140:悪魔の顕現への考察
書籍化記念、一週間連続更新開始。
『《MP自動回復》のスキルレベルが上昇しました』
『《収奪の剣》のスキルレベルが上昇しました』
『《斬魔の剣》のスキルレベルが上昇しました』
『《生命力操作》のスキルレベルが上昇しました』
『《魔力操作》のスキルレベルが上昇しました』
『《インファイト》のスキルレベルが上昇しました』
『《収奪の剣》と《生命力操作》と《魔力操作》が規定レベルに到達しました。特定エリアにて、特殊クエスト《魔剣の継承:奪命剣》を受注できます』
あれから五度ほど決闘を繰り返したところで、ついに《収奪の剣》がレベル30に達した。
どうやらこちらは《生命力操作》と《魔力操作》の両方が影響していたようだ。
確かにMPを消費して発動し、HPを吸収するのだが、両方に影響していたことには気づかなかったな。
ともあれ、これで二つの魔剣継承の準備が整った。後は《斬魔の剣》だが――流石に、これがレベル30になるまでここで決闘というわけにもいかない。

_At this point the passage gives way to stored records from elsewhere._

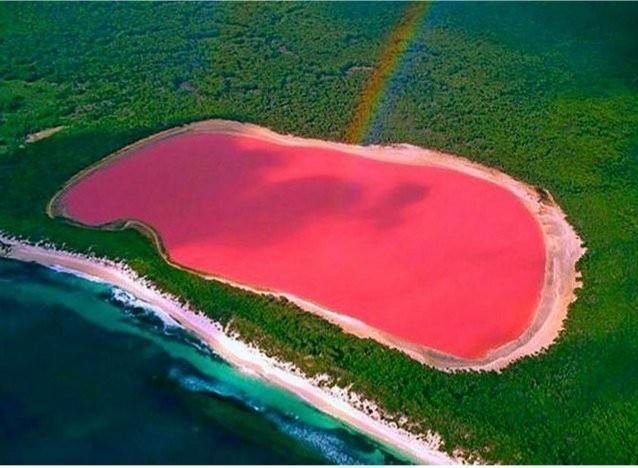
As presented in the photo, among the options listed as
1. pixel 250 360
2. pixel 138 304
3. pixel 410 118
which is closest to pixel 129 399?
pixel 250 360

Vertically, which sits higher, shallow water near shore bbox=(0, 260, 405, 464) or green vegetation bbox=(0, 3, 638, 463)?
green vegetation bbox=(0, 3, 638, 463)

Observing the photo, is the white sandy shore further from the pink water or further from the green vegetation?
the pink water

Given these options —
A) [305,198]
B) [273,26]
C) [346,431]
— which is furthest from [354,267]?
[273,26]

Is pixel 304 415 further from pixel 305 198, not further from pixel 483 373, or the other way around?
pixel 305 198

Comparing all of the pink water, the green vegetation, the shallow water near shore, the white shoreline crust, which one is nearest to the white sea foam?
the shallow water near shore

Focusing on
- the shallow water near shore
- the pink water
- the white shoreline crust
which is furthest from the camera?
the pink water

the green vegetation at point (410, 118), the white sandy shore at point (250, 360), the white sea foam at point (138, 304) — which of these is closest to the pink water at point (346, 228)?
the green vegetation at point (410, 118)
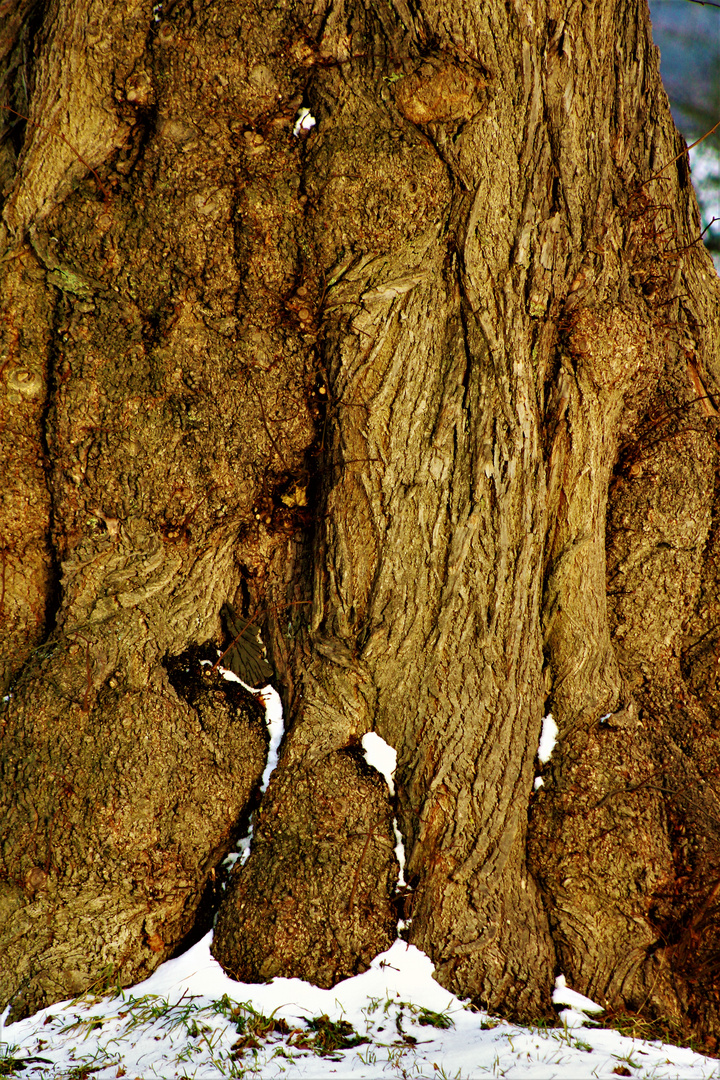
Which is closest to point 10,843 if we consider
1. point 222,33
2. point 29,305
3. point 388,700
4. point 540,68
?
point 388,700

用事もあるのだ、そろそろ出発しなくてはならないだろう。
「よし、そろそろ行くぞ、お前ら」
「いや……ちょっ、ちょっと待ってください……」
だが、どうやらすぐに出発とはいかないようだ。
項垂れたまま地面に座り込んだ緋真、その隣で仰向けのまま微動だにしないルミナ。
体力に優れたセイランも、息を荒げて翼を震わせている。
俺はその様子に嘆息を零し、半眼と共に声を上げた。
「終わったからと言って気を抜きすぎだぞ、お前ら」
「いや……無茶ですから、ホント。真剣相手はきついですって」
どうやら、俺との稽古に慣れている緋真も、真剣を持った俺を相手にするのは疲れを隠しきれなかったようだ。
まあ、息を整えるぐらいの時間は待ってもいいだろう。
苦笑しながら餓狼丸を納刀し――そこに、後ろから声がかかった。
その声の主は、後ろで観戦していたらしいボーマンだ。
「試合はお終いかい? 間近で見たのは二度目だが、相変わらずすげぇな」
「アンタの目の前で戦ったことがあったか?」
「この間の砦奪還の時だよ。俺も工兵だったんでな」
確かに、梯子やらあの頭のおかしい破城槌やら、工兵の出番はあった。
あの正門をこじ開けた時にいたのであれば、確かに俺の戦闘を目にする機会もあっただろう。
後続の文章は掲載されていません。